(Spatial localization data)
▬▬▬▬▬▬

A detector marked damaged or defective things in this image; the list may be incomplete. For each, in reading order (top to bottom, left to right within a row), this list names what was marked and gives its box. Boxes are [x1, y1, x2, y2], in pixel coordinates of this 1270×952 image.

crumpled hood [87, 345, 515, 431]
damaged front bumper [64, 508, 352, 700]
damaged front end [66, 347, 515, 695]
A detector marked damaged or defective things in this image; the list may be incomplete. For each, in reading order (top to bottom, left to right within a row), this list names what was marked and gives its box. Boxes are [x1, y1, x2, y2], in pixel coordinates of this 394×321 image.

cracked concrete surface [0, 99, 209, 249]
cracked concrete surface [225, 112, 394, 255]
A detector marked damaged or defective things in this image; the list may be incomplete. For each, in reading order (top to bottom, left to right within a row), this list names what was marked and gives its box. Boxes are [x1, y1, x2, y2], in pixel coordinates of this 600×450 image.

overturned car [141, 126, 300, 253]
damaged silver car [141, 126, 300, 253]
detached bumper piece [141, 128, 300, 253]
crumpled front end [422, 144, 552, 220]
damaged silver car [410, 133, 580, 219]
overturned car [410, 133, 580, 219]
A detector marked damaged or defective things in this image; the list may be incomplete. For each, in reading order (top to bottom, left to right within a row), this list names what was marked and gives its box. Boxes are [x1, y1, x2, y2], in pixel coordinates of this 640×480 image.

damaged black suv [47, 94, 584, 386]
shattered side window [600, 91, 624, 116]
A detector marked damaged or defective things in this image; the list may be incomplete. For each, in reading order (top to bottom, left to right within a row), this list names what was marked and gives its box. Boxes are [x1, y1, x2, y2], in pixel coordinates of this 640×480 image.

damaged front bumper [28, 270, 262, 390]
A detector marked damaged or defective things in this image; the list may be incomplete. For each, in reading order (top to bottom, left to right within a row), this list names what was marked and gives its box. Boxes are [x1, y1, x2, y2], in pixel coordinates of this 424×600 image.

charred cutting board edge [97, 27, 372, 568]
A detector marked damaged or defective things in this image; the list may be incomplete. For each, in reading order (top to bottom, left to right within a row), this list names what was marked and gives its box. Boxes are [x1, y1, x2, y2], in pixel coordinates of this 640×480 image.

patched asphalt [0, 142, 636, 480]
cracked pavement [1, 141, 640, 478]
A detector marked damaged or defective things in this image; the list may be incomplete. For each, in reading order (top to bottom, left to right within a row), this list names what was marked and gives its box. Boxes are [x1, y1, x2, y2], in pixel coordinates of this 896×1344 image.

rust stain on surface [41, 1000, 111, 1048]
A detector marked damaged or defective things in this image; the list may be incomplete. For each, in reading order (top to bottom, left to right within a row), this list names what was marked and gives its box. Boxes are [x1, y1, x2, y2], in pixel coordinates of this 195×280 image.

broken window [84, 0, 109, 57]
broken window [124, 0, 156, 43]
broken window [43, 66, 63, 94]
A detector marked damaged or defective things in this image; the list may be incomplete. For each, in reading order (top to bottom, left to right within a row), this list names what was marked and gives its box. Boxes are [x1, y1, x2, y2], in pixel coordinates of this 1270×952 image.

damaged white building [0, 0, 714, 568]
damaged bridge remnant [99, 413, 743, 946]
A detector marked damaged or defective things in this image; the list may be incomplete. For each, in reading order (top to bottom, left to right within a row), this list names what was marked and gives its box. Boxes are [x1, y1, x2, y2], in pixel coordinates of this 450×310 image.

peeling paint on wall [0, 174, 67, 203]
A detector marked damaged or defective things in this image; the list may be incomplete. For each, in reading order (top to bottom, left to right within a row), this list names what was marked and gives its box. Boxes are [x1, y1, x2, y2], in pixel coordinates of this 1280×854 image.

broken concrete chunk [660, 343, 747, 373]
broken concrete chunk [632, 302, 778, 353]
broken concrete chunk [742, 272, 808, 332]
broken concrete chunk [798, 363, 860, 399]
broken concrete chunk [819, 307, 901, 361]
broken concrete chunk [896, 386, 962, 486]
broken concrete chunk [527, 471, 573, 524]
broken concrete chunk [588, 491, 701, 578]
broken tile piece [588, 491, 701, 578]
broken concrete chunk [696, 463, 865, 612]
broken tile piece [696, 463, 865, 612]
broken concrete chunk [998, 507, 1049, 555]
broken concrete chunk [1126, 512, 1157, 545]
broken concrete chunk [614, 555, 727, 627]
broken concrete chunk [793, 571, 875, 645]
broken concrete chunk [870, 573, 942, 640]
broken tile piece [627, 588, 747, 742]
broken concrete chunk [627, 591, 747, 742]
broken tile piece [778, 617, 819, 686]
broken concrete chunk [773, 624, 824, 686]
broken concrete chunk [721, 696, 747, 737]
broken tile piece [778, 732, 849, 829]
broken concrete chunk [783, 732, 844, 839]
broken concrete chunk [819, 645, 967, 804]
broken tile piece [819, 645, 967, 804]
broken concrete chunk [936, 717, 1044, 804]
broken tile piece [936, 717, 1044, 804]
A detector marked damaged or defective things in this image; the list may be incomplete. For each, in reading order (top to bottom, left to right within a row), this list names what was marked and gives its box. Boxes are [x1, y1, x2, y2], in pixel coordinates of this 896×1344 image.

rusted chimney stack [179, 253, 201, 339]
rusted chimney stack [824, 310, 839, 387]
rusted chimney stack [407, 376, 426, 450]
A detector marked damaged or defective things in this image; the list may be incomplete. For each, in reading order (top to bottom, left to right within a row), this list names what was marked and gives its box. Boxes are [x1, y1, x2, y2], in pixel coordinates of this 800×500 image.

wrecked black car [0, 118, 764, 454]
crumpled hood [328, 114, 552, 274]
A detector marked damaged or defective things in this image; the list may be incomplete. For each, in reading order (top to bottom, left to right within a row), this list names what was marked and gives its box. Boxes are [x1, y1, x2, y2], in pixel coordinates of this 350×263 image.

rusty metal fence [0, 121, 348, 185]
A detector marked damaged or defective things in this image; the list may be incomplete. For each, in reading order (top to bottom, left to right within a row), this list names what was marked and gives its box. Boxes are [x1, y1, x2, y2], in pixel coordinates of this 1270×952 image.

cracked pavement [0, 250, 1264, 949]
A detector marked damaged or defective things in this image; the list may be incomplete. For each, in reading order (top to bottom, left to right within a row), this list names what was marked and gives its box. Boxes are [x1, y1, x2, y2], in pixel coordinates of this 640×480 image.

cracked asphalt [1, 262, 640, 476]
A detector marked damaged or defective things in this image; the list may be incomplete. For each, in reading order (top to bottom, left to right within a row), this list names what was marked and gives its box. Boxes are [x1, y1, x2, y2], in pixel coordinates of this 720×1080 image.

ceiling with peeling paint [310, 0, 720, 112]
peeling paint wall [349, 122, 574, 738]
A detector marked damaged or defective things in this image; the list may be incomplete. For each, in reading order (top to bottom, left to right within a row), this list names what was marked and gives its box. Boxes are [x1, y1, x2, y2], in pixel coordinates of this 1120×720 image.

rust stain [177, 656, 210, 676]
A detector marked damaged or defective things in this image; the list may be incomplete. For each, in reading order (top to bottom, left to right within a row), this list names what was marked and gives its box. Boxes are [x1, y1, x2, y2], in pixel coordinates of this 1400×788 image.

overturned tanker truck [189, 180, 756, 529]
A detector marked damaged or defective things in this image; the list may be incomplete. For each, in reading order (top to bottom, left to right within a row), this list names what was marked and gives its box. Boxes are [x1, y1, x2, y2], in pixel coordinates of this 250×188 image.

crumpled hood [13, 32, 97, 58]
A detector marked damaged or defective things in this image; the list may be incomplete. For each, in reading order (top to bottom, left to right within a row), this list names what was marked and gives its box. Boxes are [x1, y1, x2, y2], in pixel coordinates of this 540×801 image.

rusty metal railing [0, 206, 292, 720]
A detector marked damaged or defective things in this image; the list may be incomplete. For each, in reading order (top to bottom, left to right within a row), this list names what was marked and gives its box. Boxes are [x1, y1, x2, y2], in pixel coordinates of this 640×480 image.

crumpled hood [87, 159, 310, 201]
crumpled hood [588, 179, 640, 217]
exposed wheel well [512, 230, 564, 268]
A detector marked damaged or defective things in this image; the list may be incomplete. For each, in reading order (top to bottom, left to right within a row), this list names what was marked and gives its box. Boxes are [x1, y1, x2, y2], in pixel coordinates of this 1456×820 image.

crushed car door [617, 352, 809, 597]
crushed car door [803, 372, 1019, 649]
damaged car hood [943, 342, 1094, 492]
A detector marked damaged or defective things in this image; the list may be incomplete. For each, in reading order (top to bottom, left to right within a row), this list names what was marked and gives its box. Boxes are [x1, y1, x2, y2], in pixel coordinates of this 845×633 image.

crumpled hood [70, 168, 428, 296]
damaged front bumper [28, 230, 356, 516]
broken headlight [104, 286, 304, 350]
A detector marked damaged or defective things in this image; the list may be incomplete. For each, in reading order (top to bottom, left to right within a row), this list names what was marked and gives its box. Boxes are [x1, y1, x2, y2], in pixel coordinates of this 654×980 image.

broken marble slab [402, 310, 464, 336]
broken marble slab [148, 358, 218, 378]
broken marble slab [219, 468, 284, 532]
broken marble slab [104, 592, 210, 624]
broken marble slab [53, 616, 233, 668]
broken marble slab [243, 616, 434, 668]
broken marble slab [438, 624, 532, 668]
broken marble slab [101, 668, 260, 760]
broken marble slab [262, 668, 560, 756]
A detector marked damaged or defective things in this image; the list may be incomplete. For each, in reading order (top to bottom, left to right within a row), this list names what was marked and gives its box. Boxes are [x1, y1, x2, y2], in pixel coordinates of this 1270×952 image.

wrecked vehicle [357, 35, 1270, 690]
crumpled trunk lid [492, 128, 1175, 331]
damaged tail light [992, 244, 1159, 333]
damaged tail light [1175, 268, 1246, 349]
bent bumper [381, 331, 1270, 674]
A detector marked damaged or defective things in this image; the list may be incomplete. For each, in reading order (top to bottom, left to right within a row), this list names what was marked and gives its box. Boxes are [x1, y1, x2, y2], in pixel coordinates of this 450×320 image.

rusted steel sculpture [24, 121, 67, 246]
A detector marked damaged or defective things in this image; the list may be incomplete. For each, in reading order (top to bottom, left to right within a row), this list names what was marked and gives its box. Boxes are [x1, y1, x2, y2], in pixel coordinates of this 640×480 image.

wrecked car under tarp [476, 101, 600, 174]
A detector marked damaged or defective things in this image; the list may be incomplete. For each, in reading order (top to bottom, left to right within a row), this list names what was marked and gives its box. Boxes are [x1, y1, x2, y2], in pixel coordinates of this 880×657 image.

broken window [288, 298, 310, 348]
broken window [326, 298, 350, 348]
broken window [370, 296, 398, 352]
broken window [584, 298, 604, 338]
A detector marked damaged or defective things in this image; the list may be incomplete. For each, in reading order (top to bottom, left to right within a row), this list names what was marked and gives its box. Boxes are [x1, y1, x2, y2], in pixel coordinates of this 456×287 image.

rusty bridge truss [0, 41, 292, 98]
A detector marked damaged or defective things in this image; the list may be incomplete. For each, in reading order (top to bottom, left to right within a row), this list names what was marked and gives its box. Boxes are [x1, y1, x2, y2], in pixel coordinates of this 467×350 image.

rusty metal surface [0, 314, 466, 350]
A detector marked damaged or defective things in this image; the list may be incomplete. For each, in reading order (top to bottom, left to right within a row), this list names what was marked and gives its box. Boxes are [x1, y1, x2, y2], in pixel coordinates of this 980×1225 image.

▬▬▬▬▬▬

• _Your objective_
Print exactly, and only, the lines from the line that contains "this 880×657 image." through the last line of the records.

• _Answer to the exercise_
A detector marked damaged or defective things in this image; the list may be incomplete. For each, in reading order (top to bottom, left to right within a row), this list names what was marked and gives its box. Boxes are [x1, y1, x2, y2], in pixel coordinates of this 880×657 image.

broken window [288, 298, 310, 348]
broken window [326, 298, 350, 348]
broken window [370, 296, 398, 352]
broken window [584, 298, 604, 338]
A detector marked damaged or defective things in this image; the list may be incomplete. For each, in reading order (top to bottom, left to right within a row), this list names what was marked and gives its box. Boxes are [x1, y1, x2, y2], in pixel coordinates of this 456×287 image.

rusty bridge truss [0, 41, 292, 98]
A detector marked damaged or defective things in this image; the list may be incomplete. For each, in reading order (top to bottom, left to right within a row), this list names what was marked and gives its box. Boxes are [x1, y1, x2, y2], in pixel coordinates of this 467×350 image.

rusty metal surface [0, 314, 466, 350]
A detector marked damaged or defective things in this image; the list may be incomplete. For each, in reading order (top to bottom, left to right within a row), this list names what was marked and gives its box. Boxes are [x1, y1, x2, y2], in pixel coordinates of this 980×1225 image.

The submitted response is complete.